- EXERCISE TASKS:
(A) In the passage on citation-based indexes, how is the m-index defined?
(B) Pick up the passage on citation-based indexes after its last sentence and continue it.

The \(A^*\)-index is defined as follows. Let an article of the researcher have n coauthors that can be separated into \(m \le n\) groups and in each of these groups, the coauthors have the same credit (say \(c_i\) for the ith group of coauthors). The value of \(A^*\) for a coauthor from the group i is then

$$\begin{aligned} A^*(i) = \frac{1}{m} \sum \limits _{j=1}^m \frac{1}{\sum \limits _{k=1}^j c_k}. \end{aligned}$$
(2.24)

If no coauthors claim an equal contribution, then \(m=n\), \(c_i=1\), and

$$\begin{aligned} A^*(i) = \frac{1}{n} \sum \limits _{j=1}^n \frac{1}{j}. \end{aligned}$$
(2.25)

5.6 The m-Index

The m-index has been proposed in [167]. In order to define it, one needs to know about the Hirsch core. In the process of calculation of the Hirsch index, the papers of the scientists of interest are ranked with respect to the number of citations each of them has obtained. The papers from the ranked list whose rank is less than or equal to h build the Hirsch core of the ranked list of the paper. Then the m-index is the median number of citations received by the papers in the Hirsch core.

The m-index focuses on the impact of publications with the highest citation counts and is a characteristic of the quality of the production of the evaluated scientist taken from the core of his/her most cited scientific production. The m-index for our two researchers is approximately:

  • Researcher A: \(m_A \approx 38.8\);

  • Researcher B: \(m_B \approx 34.6\).

The word approximately above was used because the multiplication of the number of citations for both researchers leads to very large number that is represented only approximately by the simplest calculators. So the m-index usually can be calculated only approximately for researchers whose h-factor is relatively large (e.g., greater than 15).

5.7 h-Like Indexes and Indexes Complementary to the Hirsch Index

One can define central area indexes and central interval indexes [168]. These indexes are connected to the Hirsch index and supply information complementary to the information obtained on the basis of the h-index. For example, the central area index of radius j is defined as follows:

$$\begin{aligned} A_j = (h-j) c_{h-j} + \sum \limits _{i=h-j+1}^{h+j} c_i; \ \ j=1, \dots , h-1, \end{aligned}$$
(2.26)

where h is the h-index and \(c_i\) are the citations received by the ith-ranked publication of the scientist (\(c_1\ge c_2\ge \dots \ge c_n\) for a scientist who has n publications). The idea of this index is to reduce one of the negative effects of the Hirsch index, which penalizes authors with heavy tails in their citation distribution. The central area index for such authors increases faster in comparison to the central area index for authors whose least-cited papers have a small number of citations.

Generalizations of the h- and g-indexes are presented in [169], and the robustness of the corresponding set of indexes is investigated. The result is that the most robust of them is the h-index, which is most insensitive to the extreme values of the corresponding citation distribution. At the expense of this, the h-index has quite low discriminating power (many scientists with different citation distributions can have the same h-index of their citations).

- DATA SHOWN:
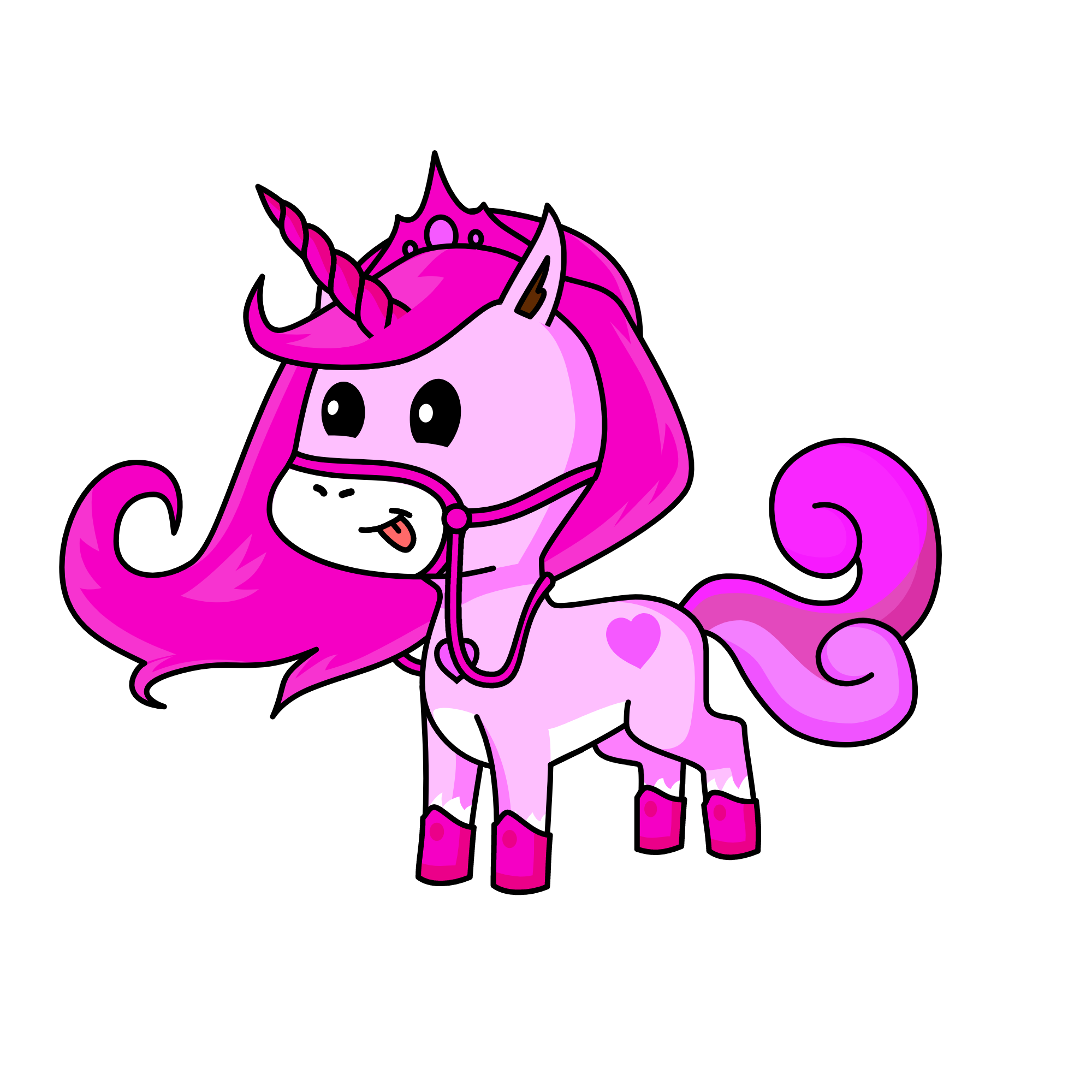 good unicorns, the unicorn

- ANSWERS FOR THE TASKS:
(A) It is the median number of citations received by the papers in the Hirsch core.

(B)
In [170], Egghe develops further an idea of Glänzel and Schubert [171] about characteristic scores and scales (CSS). The original idea is to determine, on the rank-order citation distribution, a sequence of points \(\varepsilon _k\), \(k = 1, 2, \dots \), and \(\sigma _k\), \(k = 1, 2,\dots \), where the k are some ranks of papers and \(\sigma _k = \gamma (\varepsilon _k)\) are the corresponding characteristic scores, i.e., the number of citations to the paper of rank \(r =k\). The function \(\gamma (r)\) gives the number of citations of the paper of rank k, and it is called the rank-order frequency function. In other words, let \(\sigma _1 = \mu \) be the average number of citations of the paper authored by a scientist. Let us discard all papers with fewer citations than \(\sigma _1\). The average number of citations of the remaining papers is \(\sigma _2>\sigma _1\). Let us remove the papers with fewer citations than \(\sigma _2\). The average number of citations of the remaining papers is \(\sigma _3>\sigma _2\). This process can be continued (as long as set of remaining papers is not empty).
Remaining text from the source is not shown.